The calls for more thorough checks intensified after Colgan Air vice president for administration Mary Finnigan testified during NTSB hearings in May that the captain of the ill-fated Bombardier Q400 that crashed on approach to Buffalo did not mention two of his FAA certificate “disapprovals” on his employment application. Finnegan testified that “he would have been immediately dismissed” if the company had known he withheld the information.
“That would have been falsifying documentation and it’s not tolerated,” she added.
The May NTSB hearings revealed that the captain had accumulated four FAA certificate “disapprovals,” three before his hiring at Colgan in 2005, including disapprovals for his pilot instrument, commercial pilot initial and his commercial multi-engine rating. He also failed his first evaluation at Colgan for his ATP certificate.
Finnegan noted that PRIA prohibits an airline from tracking records dating back more than five years without a waiver from the applicant. “Are we looking for ways to find out if a pilot falsifies something on his application? Absolutely,” said Finnigan. “However, we would welcome the help of the Board to do that.”
The RAA has recommended that Congress change the law to extend allowable background checks from five to 10 years.
“But even in advance of Congress acting, the FAA needs to step up and make these records more accessible,” stressed Cohen.

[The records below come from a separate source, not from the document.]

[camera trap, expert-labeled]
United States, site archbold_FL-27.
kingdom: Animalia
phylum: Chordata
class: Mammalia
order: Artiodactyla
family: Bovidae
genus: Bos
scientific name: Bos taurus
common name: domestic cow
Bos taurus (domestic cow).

“This is something that the RAA brought to the attention of Congress, that, even though the FAA collects all the information, the information collected is not in a single place,” he said. “To get it requires time; from what we understand it takes 10 to 12 weeks to get it via fax or U.S. mail. Clearly the current method for maintaining and obtaining background on a pilot’s experience and training records is inadequate and needs to be addressed.”